CHALLENGE: Pull out the rows below, from the start through the line containing "18.6 metres", and copy them word for word.

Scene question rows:
## Begin

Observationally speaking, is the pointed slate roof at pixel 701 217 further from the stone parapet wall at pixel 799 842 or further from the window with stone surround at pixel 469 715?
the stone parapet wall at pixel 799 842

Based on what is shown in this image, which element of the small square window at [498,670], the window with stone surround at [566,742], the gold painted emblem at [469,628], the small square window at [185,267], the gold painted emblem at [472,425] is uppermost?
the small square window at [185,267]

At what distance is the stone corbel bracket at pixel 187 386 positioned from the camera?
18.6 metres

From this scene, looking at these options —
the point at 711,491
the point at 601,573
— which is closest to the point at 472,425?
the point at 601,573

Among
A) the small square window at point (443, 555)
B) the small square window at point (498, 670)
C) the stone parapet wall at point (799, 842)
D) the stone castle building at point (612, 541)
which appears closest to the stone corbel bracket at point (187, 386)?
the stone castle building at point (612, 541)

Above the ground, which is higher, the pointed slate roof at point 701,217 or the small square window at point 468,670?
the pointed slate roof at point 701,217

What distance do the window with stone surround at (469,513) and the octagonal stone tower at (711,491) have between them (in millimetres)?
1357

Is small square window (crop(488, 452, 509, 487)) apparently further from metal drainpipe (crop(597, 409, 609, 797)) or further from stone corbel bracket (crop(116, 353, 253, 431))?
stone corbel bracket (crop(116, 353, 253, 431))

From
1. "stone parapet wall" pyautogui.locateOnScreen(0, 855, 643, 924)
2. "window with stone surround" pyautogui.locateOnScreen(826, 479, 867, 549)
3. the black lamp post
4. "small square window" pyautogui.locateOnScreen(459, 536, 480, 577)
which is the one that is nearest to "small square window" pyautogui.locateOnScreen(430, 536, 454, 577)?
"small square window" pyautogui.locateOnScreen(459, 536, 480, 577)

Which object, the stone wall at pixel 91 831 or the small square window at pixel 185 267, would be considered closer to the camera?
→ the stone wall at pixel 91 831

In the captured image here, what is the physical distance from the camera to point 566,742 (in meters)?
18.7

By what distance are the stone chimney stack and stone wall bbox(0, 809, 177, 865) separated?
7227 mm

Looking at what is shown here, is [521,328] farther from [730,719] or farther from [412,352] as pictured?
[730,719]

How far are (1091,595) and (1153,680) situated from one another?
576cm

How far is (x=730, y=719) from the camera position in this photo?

## End

REPLY:
Observationally speaking, is the pointed slate roof at pixel 701 217 further from the stone parapet wall at pixel 799 842 or further from the window with stone surround at pixel 469 715?
the stone parapet wall at pixel 799 842

Based on what is shown in this image, which element of the small square window at [498,670], the window with stone surround at [566,742], the gold painted emblem at [469,628], the small square window at [185,267], the gold painted emblem at [472,425] is uppermost?
the small square window at [185,267]

At what distance is the stone corbel bracket at pixel 187 386 positioned from the camera?
18.6 metres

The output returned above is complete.